Alex had been so excited that morning when Peter drove her to the hospital.

“Can you believe that in a few short hours she’ll be here?”

She was still in her pajamas, her long blond hair tangled after a fitful night’s sleep, but he didn’t think she’d ever looked more luminous. She wore a grin wider than the Lincoln Tunnel, and if she was nervous, she didn’t show it.

“We’re finally going to meet her!”

“Or him.” He reached over to the passenger seat and squeezed his wife’s hand.

“Uh-uh. No way. It’s a girl. I know it.”

She’d woken up around six with fairly mild contractions and insisted on waiting another two hours before she would let him drive her to Mount Sinai. Two hours in which Peter Templeton had walked up and down the stairs of their West Village brownstone sixteen times, made four unwanted cups of coffee, burned three slices of toast and yelled at his son, Robert, for not being ready for school on time, before being reminded by the housekeeper that it was in fact mid-July, and school had been out for the last five weeks.

Even at the hospital Peter flapped around uselessly like a mother hen.

“Can I get you anything? A hot towel?”

“I’m fine.”

“Water?”

“No thanks.”

“Crushed ice cubes?”

“Peter…”

“What about that meditation music you’re always playing? That’s calming, right? I could run to the car and get the tape?”

Alex laughed. She was astonishingly calm.

“I think you need it more than I do. Honestly, darling, you must try to relax. I’m having a baby. Women do this every day. I’ll be fine.”

I’ll be fine.

The first problems began about an hour later. The midwife frowned at one of the monitors. Its green line had begun rising in sudden, jagged leaps.
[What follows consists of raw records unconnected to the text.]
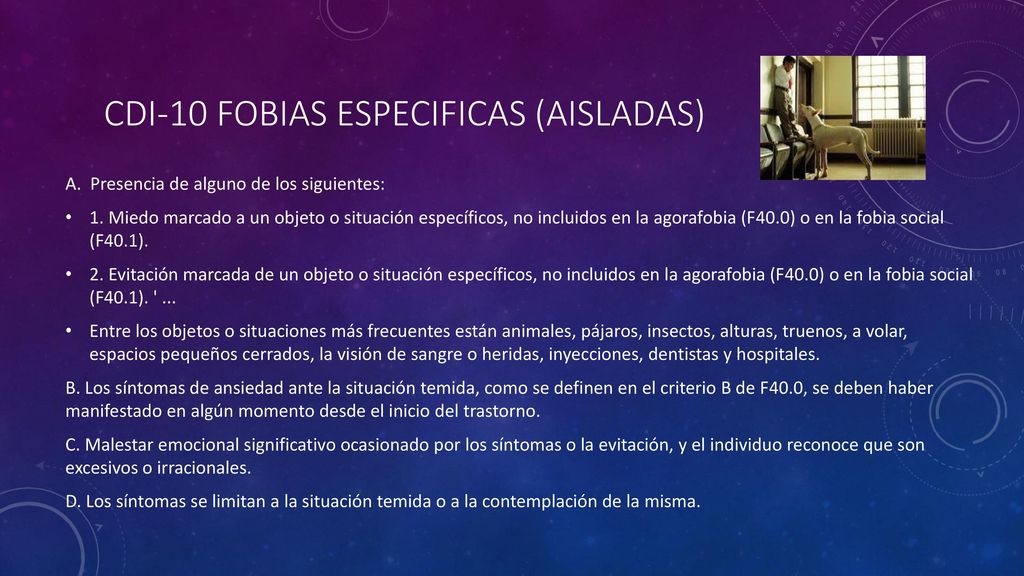 CDI-10 FOBIAS ESPECIFICAS (AISLADAS)

A. Presencia de alguno de los siguientes:

• 1. Miedo marcado a un objeto o situación específicos, no incluidos en la agorafobia (F40.0) o en la fobia social (F40.1).

• 2. Evitación marcada de un objeto o situación específicos, no incluidos en la agorafobia (F40.0) o en la fobia social (F40.1). ' ...

• Entre los objetos o situaciones más frecuentes están animales, pájaros, insectos, alturas, truenos, a volar, espacios pequeños cerrados, la visión de sangre o heridas, inyecciones, dentistas y hospitales.

B. Los síntomas de ansiedad ante la situación temida, como se definen en el criterio B de F40.0, se deben haber manifestado en algún momento desde el inicio del trastorno.

C. Malestar emocional significativo ocasionado por los síntomas o la evitación, y el individuo reconoce que son excesivos o irracionales.

D. Los síntomas se limitan a la situación temida o a la contemplación de la misma.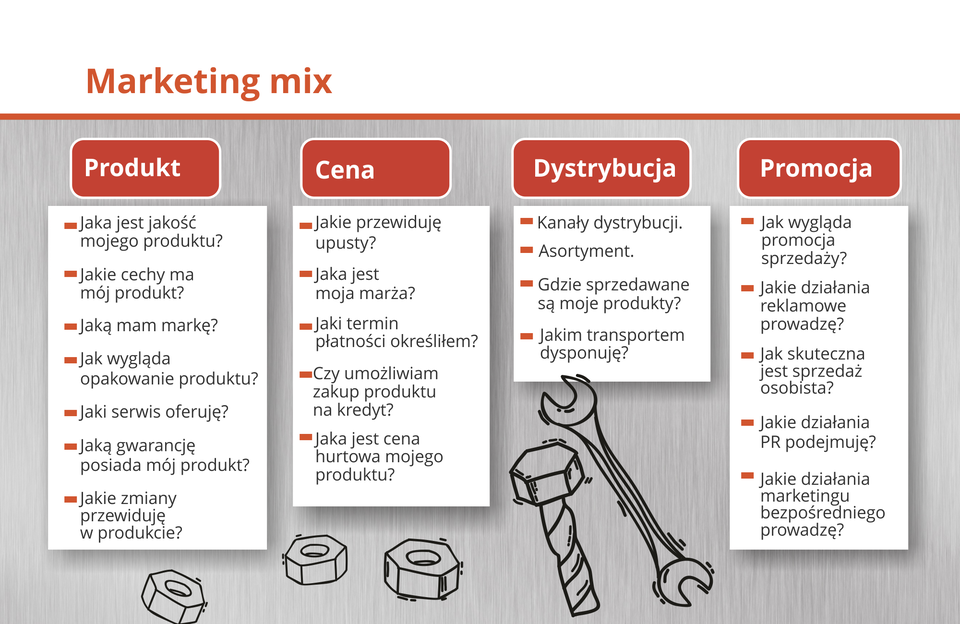 Marketing mix

Produkt

Jaka jest jakość mojego produktu?

Jakie cechy ma mój produkt?

Jaką mam markę?

Jak wygląda opakowanie produktu?

Jaki serwis oferuję?

Jaką gwarancję posiada mój produkt?

Jakie zmiany przewiduję w produkcie?

Cena

Jakie przewiduję upusty?

Jaka jest moja marża?

Jaki termin płatności określiłem?

Czy umożliwiam zakup produktu na kredyt?

Jaka jest cena hurtowa mojego produktu?

Dystrybucja

Kanały dystrybucji.

Asortyment.

Gdzie sprzedawane są moje produkty?

Jakim transportem dysponuję?

Promocja

Jak wygląda promocja sprzedaży?

Jakie działania reklamowe prowadzę?

Jak skuteczna jest sprzedaż osobista?

Jakie działania PR podejmuję?

Jakie działania marketingu bezpośredniego prowadzę?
“Stand back please, Dr. Templeton.”

Peter searched the woman’s face for clues, like a nervous airline passenger watching the flight attendant during turbulence…if she was still smiling and handing out gin-and-tonics, no one was gonna die, right? But Nurse Matthews would have made a first-class poker player. As she moved surely and confidently around the room, a professional smile of reassurance for Alex, a brusque nod of command to an orderly—
fetch Dr. Farrar immediately
—her doughlike features gave nothing away.

“What is it? What’s the problem?”

Peter struggled to keep the panic out of his voice, for Alex’s sake. Her own mother had died giving birth to her and Eve, a snippet of Blackwell family history that had always terrified Peter. He loved Alexandra so much. If anything should happen to her…
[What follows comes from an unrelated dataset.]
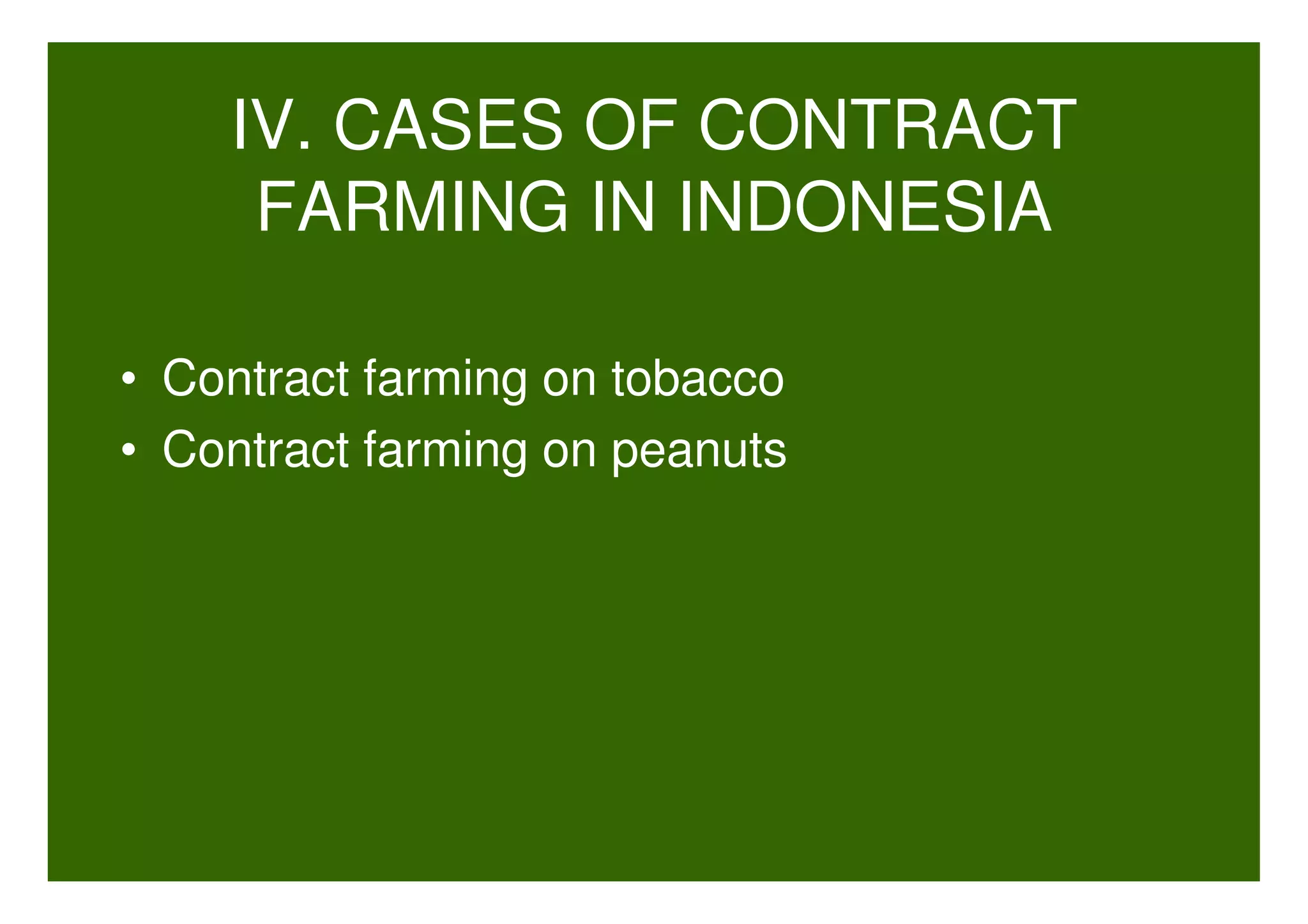 IV. CASES OF CONTRACT FARMING IN INDONESIA

• Contract farming on tobacco
• Contract farming on peanuts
“Your wife’s blood pressure is somewhat elevated, Dr. Templeton. There’s no need for alarm at this stage. I’ve asked Dr. Farrar to come and assess the situation.”
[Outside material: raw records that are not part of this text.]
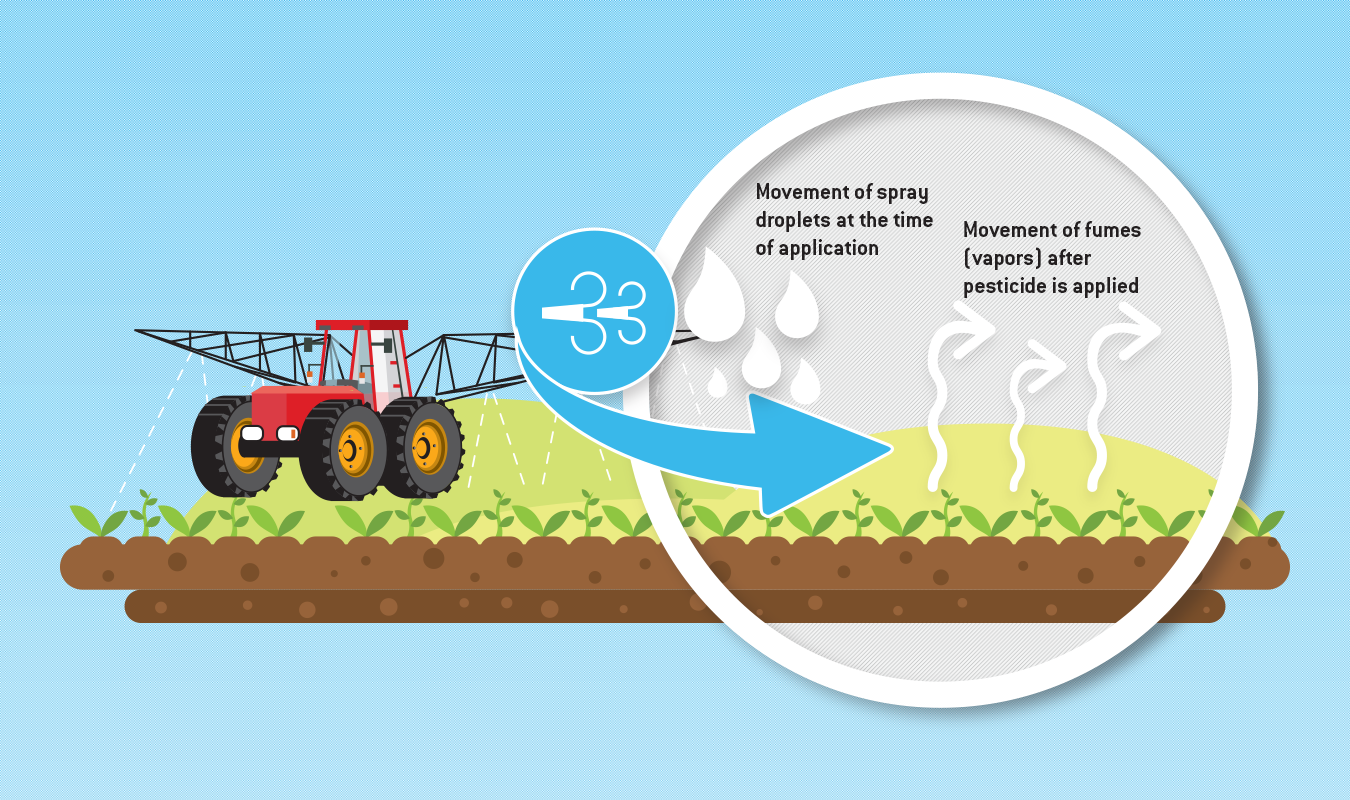 Movement of spray droplets at the time of application

Movement of fumes (vapors) after pesticide is applied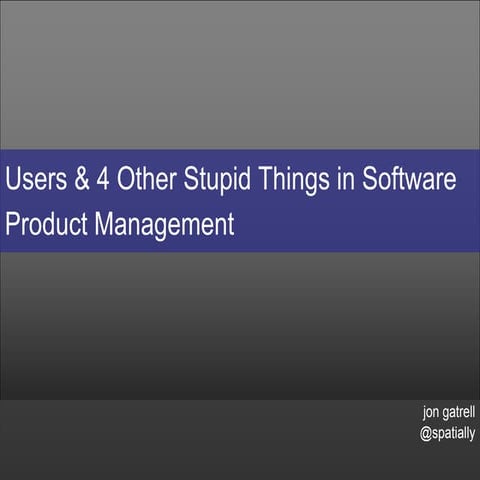 Users & 4 Other Stupid Things in Software Product Management

jon gatrell
@spatially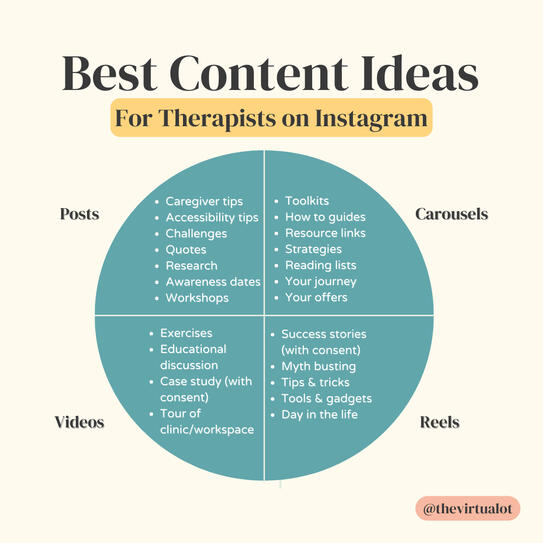 Best Content Ideas
For Therapists on Instagram

Posts
- Caregiver tips
- Accessibility tips
- Challenges
- Quotes
- Research
- Awareness dates
- Workshops

Carousels
- Toolkits
- How to guides
- Resource links
- Strategies
- Reading lists
- Your journey
- Your offers

Videos
- Exercises
- Educational discussion
- Case study (with consent)
- Tour of clinic/workspace

Reels
- Success stories (with consent)
- Myth busting
- Tips & tricks
- Tools & gadgets
- Day in the life

@thevirtualot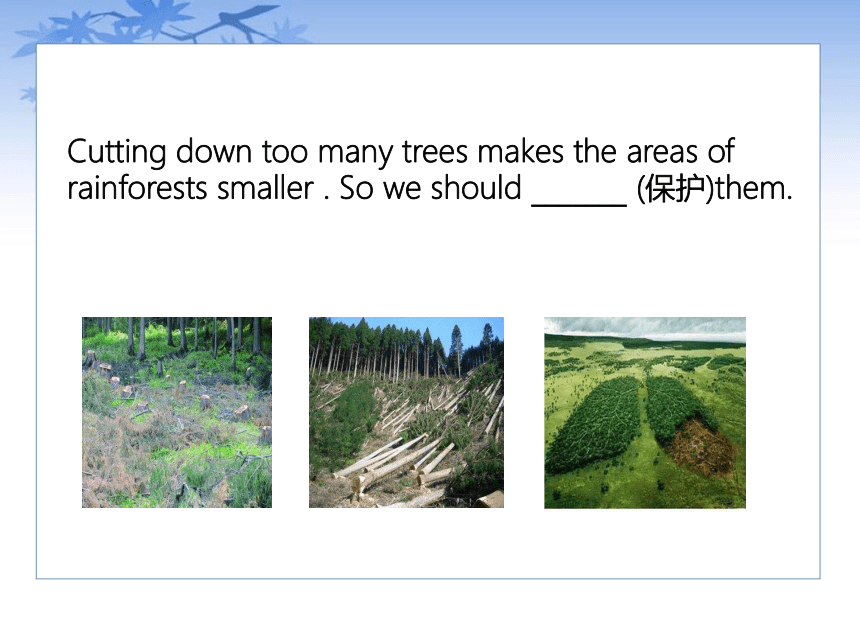 Cutting down too many trees makes the areas of rainforests smaller . So we should _______ (保护)them.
For the first time, Alexandra’s face clouded with anxiety.

“What about the baby? Is she all right? Is she in distress?”

It was typical Alex. Never a thought for herself, only for the child. She’d been exactly the same with Robert. Since the day their son was born, ten years ago now, he’d been the center of his mother’s universe. Had Peter Templeton been a different sort of man, a lesser man, he might have felt jealous. As it was, the bond between mother and son filled him with joy, a delight so intense that at times he could barely contain it.

It was impossible to imagine a more devoted, selfless, adoring mother than Alexandra. Peter would never forget the time Robert came down with chicken pox, a particularly nasty case. He was five years old, and Alex had sat by his bedside for forty-eight hours straight, so engrossed in her son’s needs that she had forgotten to take so much as a sip of water for herself. When Peter came home from work, he’d found her passed out cold on the floor. She was so dehydrated she’d had to be hospitalized and placed on a drip.